Harness Engineering for Coding Agent Users
A framework for harnessing coding agents: feedforward guides, feedback sensors, and computational vs inferential controls across the development lifecycle.
This piece frames 'harness' for coding agents as everything the user builds around the agent beyond the model itself. A well-designed outer harness serves two purposes: raising the odds the agent gets things right on the first try, and creating a feedback loop that catches issues before they reach a human reviewer, ultimately cutting review overhead, improving quality, and saving tokens.
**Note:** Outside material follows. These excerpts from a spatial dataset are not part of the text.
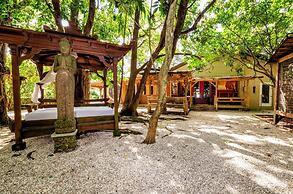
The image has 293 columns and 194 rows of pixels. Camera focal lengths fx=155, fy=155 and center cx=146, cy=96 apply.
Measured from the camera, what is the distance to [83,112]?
5.03 meters

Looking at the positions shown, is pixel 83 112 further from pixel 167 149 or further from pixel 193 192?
pixel 193 192

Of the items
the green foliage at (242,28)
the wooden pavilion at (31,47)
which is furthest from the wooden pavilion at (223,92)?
the wooden pavilion at (31,47)

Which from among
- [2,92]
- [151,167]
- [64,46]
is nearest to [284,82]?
[151,167]

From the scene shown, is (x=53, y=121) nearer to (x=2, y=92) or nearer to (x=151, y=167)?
(x=151, y=167)

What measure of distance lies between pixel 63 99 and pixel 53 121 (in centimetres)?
115

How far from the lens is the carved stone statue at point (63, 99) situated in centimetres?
381

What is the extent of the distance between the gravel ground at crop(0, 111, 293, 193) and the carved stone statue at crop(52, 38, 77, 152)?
13.0 inches

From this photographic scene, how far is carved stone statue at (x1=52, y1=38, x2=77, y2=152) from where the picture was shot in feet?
12.5

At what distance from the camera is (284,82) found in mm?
7215

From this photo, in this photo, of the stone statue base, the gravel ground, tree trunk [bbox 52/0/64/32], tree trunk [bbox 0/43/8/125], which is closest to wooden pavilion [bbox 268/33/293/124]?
the gravel ground

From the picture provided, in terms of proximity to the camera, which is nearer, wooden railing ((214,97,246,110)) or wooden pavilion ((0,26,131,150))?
wooden pavilion ((0,26,131,150))

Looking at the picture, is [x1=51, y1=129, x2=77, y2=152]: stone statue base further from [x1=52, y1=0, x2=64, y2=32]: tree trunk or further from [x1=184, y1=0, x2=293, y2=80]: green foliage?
[x1=184, y1=0, x2=293, y2=80]: green foliage

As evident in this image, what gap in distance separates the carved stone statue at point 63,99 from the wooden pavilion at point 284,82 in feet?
24.5

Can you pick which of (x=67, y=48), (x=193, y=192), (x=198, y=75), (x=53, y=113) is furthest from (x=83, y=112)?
(x=198, y=75)
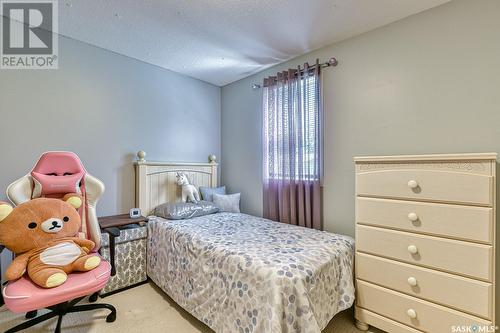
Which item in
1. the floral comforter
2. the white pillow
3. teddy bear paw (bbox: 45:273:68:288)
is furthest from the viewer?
the white pillow

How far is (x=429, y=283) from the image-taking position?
1.49m

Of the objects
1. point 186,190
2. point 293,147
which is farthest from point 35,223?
point 293,147

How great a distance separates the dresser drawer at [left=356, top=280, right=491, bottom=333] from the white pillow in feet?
5.48

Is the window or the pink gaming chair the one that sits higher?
the window

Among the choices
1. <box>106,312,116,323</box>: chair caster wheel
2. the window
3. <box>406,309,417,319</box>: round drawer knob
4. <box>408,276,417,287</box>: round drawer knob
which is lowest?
<box>106,312,116,323</box>: chair caster wheel

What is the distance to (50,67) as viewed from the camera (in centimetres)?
223

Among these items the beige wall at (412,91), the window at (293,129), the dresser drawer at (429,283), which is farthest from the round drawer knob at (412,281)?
the window at (293,129)

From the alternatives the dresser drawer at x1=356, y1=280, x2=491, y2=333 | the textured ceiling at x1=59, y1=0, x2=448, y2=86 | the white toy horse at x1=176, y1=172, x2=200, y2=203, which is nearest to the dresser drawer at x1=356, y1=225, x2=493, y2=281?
the dresser drawer at x1=356, y1=280, x2=491, y2=333

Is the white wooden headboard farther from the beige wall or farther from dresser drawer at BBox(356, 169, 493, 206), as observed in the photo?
dresser drawer at BBox(356, 169, 493, 206)

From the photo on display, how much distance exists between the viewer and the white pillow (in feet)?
9.91

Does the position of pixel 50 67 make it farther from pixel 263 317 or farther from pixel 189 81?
pixel 263 317

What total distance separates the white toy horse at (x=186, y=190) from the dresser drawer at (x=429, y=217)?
1.89m

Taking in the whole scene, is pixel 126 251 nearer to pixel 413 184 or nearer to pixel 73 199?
pixel 73 199

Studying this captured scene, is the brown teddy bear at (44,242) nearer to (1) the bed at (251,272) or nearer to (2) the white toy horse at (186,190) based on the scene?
(1) the bed at (251,272)
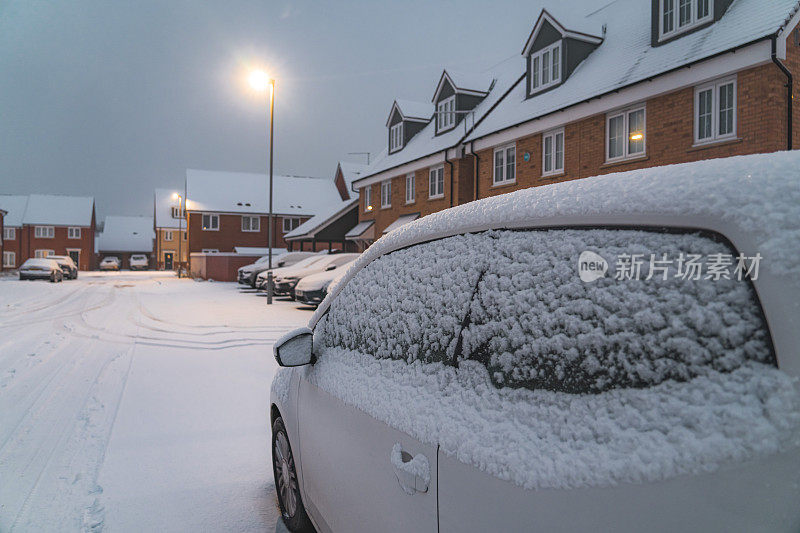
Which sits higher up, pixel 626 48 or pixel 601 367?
pixel 626 48

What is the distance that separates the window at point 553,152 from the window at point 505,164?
129cm

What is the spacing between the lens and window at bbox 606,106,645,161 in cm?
1304

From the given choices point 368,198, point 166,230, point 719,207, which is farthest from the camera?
point 166,230

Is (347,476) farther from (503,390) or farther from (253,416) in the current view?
(253,416)

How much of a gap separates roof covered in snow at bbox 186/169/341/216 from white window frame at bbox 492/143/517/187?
32.2m

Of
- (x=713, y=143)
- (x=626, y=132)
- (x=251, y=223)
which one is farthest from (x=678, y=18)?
(x=251, y=223)

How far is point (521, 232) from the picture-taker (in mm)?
1542

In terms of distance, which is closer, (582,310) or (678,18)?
(582,310)

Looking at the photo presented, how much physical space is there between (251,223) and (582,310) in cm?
4804

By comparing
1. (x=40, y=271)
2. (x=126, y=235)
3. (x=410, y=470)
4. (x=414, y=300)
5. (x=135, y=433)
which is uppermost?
(x=126, y=235)

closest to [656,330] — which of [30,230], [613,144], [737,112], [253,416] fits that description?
[253,416]

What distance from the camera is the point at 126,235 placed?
8006 cm

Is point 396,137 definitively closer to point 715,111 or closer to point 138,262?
point 715,111

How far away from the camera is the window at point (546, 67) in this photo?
16.4m
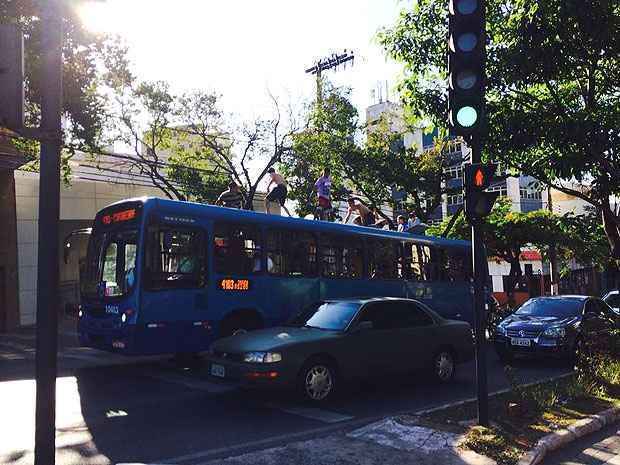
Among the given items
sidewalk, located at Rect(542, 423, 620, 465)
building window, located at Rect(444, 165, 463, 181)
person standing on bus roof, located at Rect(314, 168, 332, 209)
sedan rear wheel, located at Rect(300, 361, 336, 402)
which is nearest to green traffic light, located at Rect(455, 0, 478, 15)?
sidewalk, located at Rect(542, 423, 620, 465)

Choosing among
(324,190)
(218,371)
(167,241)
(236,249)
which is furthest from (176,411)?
(324,190)

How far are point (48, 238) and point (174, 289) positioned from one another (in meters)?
5.69

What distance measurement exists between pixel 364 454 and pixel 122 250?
5967mm

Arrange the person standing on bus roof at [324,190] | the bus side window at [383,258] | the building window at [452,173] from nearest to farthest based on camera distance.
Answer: the bus side window at [383,258]
the person standing on bus roof at [324,190]
the building window at [452,173]

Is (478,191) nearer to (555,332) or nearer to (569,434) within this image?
(569,434)

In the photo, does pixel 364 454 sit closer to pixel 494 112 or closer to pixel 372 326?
pixel 372 326


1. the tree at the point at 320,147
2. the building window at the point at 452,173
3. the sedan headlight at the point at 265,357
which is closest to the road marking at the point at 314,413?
the sedan headlight at the point at 265,357

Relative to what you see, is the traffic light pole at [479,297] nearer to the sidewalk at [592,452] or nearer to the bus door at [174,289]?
the sidewalk at [592,452]

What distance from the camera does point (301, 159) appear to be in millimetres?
27516

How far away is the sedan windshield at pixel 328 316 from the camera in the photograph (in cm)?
850

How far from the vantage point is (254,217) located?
11.1m

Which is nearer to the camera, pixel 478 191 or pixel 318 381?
pixel 478 191

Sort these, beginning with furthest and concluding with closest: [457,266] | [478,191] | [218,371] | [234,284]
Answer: [457,266], [234,284], [218,371], [478,191]

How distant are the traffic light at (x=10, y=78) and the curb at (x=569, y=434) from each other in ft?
16.5
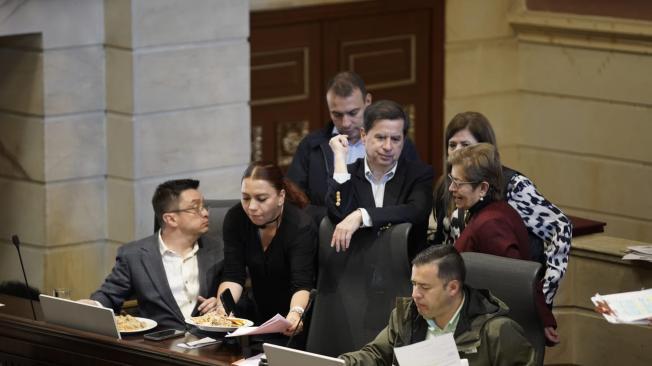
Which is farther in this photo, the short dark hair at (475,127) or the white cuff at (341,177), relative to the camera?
the white cuff at (341,177)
The harness splits along two axes: feedforward controls (guides) steer behavior before the agent acts, while feedback controls (sensors) observe after the fact and enable self-correction. Both come in computational form (fast, deterministic tools like linters, type checkers, and tests) and inferential form (slower, probabilistic LLM-based review or judging). Concrete examples include AGENTS.md files, custom linter messages designed for LLM consumption, ArchUnit-based structural tests, and review-instruction skills.
On timing, the advice is to push checks as far left as possible: cheap, fast controls run pre-commit, costlier ones run post-integration, and slow-drift issues like dead code or coverage decay are watched by continuous background sensors. Agents themselves can also be enlisted to help build and refine this harness—drafting structural tests, deriving rules from patterns, or scaffolding custom static analysis.
Finally, the harness's regulatory targets are grouped into three categories: a 'maintainability harness' focused on code quality (currently the most mature, with the richest tooling), an 'architecture fitness harness' built around fitness functions, and a 'behaviour harness' addressing expected agent conduct. This categorization clarifies which failure modes are reliably caught by tooling and which still demand human oversight.